---------- INFORMATION SHOWN

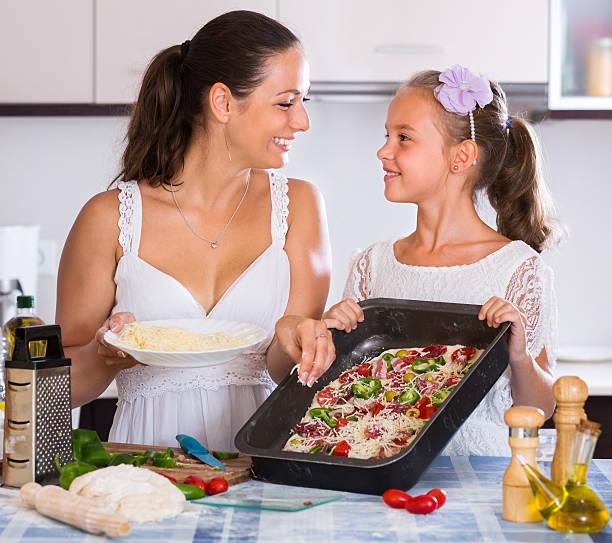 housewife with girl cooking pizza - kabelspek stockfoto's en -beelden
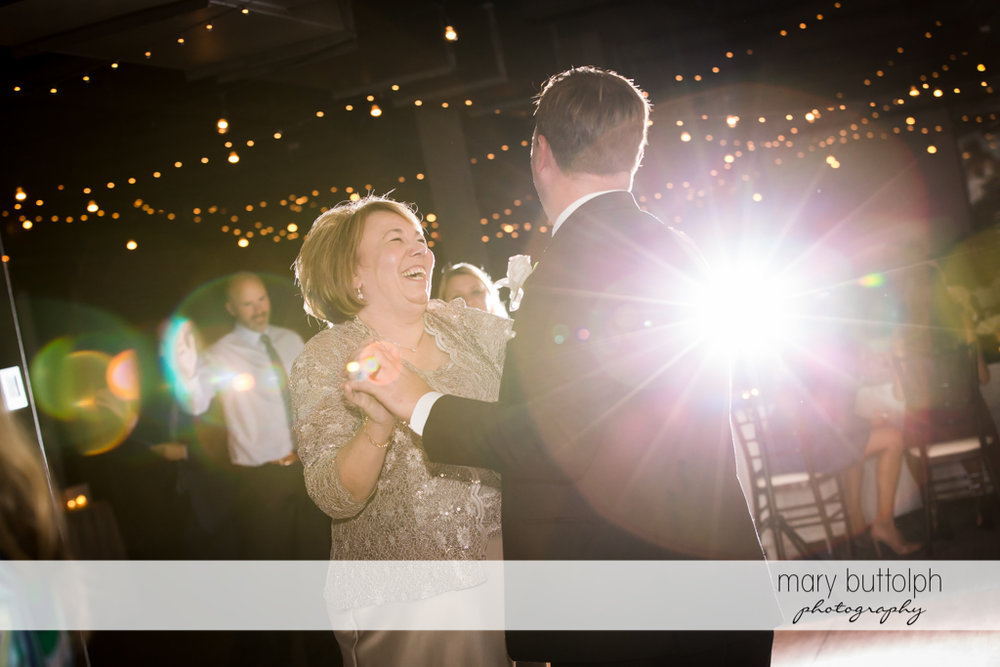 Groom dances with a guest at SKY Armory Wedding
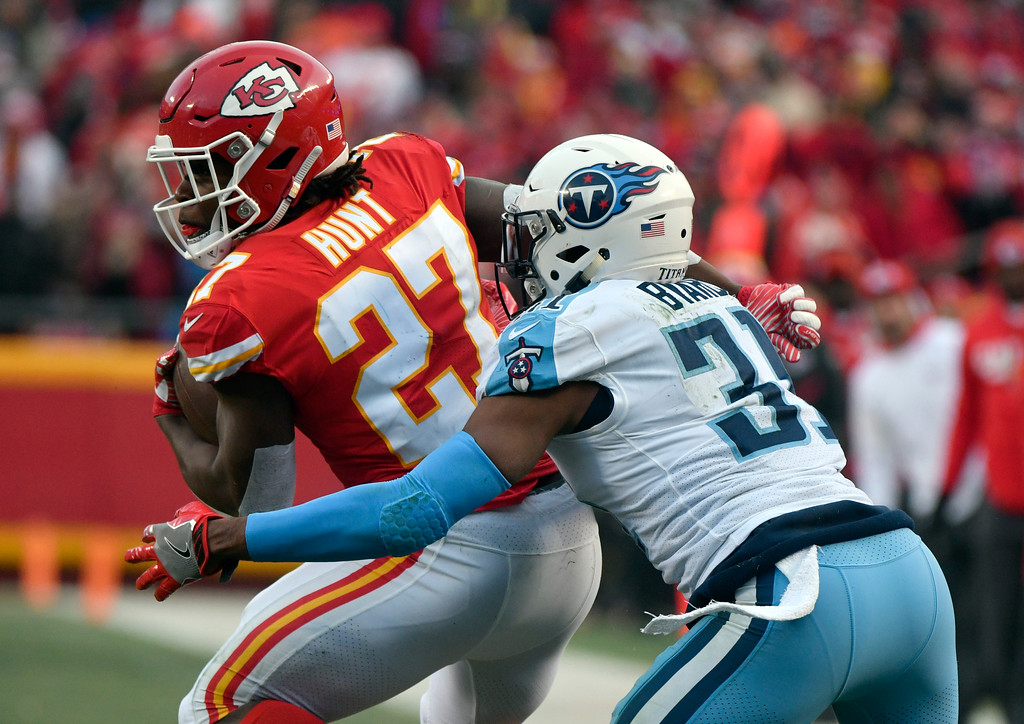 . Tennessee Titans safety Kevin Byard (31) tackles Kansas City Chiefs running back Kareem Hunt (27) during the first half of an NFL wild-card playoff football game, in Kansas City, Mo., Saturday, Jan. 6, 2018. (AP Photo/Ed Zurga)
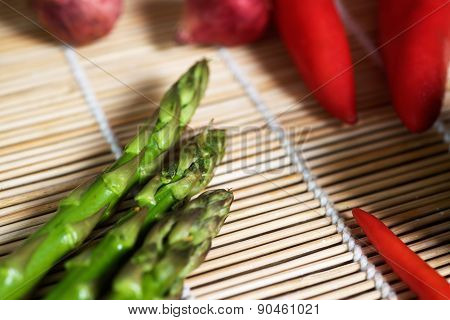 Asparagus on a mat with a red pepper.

--------------------

From the line containing "Groom dances with" through the last line of the listing, inclusive, transcribe every line exactly and nothing else; the pictures stay out.

» ANSWER SECTION:
 Groom dances with a guest at SKY Armory Wedding
 . Tennessee Titans safety Kevin Byard (31) tackles Kansas City Chiefs running back Kareem Hunt (27) during the first half of an NFL wild-card playoff football game, in Kansas City, Mo., Saturday, Jan. 6, 2018. (AP Photo/Ed Zurga)
 Asparagus on a mat with a red pepper.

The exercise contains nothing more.